I write from the perspective of “the disabled cyborg” to acknowledge the ways in which my disability, my technologies and my politics are shaped together through my experiences of living with machines that keep me alive. I continue to persist despite the gaps, failures and breakdowns I write about. My existence is literally and precariously tied to the fate of my machines. Thus, software updates, supply chain delays, international airport security procedures, power outages and other relatively mundane everyday events can be scary and life threatening. Humans and technology can fail together, and we can also succeed together if we reject the myths of objectivity, perfection and solutionism that tend to pervade our current debates around AI systems.
While this approach might sound illogical or counterintuitive it will greatly improve the social consequences of autonomous systems. Thinking through not only the immediate, first order consequences but the secondary and tertiary impacts allows for an essential broadening of the problem space and opens up a more diverse set of stakeholders, people, contexts, and situations. Asking “What could go wrong?” allows us to embrace a generative mode of questioning and a more critical and speculative form of design futuring. It is in these gaps that alternative futures for human-machine relations can be experienced. So, to ensure that our technological innovations do not cause more problems than they solve, let’s start by asking: “What happens when this fails?”
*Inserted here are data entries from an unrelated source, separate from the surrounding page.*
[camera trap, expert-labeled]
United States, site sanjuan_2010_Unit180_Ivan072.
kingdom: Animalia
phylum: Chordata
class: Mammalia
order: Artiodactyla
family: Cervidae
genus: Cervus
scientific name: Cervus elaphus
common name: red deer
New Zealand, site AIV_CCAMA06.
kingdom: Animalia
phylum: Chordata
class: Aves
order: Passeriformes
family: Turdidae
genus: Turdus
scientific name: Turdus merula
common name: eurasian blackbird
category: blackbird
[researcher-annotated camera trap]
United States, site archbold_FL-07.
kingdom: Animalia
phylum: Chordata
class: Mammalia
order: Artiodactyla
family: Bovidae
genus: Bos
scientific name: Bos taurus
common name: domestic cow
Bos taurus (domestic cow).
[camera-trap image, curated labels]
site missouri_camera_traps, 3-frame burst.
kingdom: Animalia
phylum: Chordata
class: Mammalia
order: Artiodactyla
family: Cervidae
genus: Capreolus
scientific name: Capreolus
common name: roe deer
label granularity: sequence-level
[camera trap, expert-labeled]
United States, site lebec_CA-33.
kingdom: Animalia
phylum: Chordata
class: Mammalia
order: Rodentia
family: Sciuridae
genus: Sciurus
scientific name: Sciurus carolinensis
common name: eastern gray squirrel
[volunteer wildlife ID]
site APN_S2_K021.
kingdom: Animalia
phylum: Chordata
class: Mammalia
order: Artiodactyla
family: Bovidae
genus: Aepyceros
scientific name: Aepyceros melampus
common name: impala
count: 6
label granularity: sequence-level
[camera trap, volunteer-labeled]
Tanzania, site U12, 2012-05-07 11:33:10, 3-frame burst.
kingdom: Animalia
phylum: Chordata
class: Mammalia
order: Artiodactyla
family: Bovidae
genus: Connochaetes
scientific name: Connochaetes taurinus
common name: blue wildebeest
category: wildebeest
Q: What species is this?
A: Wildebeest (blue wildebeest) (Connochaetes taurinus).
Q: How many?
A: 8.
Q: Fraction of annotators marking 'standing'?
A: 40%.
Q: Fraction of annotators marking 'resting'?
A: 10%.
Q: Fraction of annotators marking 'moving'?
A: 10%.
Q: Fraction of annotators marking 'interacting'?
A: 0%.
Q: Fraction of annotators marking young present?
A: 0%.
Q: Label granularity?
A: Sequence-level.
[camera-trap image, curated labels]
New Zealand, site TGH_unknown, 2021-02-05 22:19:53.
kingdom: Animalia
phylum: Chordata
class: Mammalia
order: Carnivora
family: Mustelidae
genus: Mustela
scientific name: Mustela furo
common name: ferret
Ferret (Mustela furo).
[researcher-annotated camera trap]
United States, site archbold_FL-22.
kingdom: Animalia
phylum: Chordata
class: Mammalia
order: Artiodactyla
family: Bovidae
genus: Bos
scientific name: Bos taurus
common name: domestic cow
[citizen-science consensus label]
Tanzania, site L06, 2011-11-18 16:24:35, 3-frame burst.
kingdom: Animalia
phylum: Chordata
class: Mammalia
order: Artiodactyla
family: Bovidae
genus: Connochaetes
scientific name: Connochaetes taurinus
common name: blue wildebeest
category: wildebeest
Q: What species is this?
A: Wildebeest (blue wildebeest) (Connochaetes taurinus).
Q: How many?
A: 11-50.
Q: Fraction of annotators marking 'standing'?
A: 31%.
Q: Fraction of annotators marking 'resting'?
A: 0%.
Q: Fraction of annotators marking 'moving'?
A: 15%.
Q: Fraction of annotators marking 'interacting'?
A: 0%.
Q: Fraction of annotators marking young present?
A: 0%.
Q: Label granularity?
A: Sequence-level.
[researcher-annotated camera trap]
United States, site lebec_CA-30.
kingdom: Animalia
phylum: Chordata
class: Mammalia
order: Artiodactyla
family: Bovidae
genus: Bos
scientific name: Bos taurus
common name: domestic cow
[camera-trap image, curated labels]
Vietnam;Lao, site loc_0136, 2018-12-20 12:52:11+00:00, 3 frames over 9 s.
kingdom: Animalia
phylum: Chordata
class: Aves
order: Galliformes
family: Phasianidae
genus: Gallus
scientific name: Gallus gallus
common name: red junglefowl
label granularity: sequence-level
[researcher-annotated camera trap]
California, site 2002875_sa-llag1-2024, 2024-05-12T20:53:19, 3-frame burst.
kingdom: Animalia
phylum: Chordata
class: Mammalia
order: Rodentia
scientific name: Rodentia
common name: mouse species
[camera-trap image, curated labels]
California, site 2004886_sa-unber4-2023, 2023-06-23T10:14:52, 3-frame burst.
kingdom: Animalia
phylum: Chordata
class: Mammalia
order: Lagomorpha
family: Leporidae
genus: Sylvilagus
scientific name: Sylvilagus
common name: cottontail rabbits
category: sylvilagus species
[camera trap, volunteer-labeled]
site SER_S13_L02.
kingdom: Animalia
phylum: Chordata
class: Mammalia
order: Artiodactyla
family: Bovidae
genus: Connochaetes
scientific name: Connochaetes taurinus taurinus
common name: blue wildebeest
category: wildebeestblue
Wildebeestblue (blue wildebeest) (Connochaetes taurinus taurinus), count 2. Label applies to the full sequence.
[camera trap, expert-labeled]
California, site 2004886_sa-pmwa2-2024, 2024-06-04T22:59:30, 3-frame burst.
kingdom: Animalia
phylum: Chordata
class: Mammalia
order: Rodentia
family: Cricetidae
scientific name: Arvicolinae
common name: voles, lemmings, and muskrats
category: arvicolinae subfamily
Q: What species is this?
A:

This year, I began using a new “smart” insulin pump and sensor system. I no longer need to calibrate the sensor in order for it to work and my sleep is greatly improved. This doesn’t absolve these systems and their designers from their ethical responsibilities. And, it certainly doesn’t give me back the four years of my life that I spent living with a system that was incompatible with, and even hostile to human life. With every update and upgrade, there are inevitably a host of new issues to consider — as new functions are made available, other possibilities are taken away. But, I’ll save that for another day, once I’ve gotten some more sleep.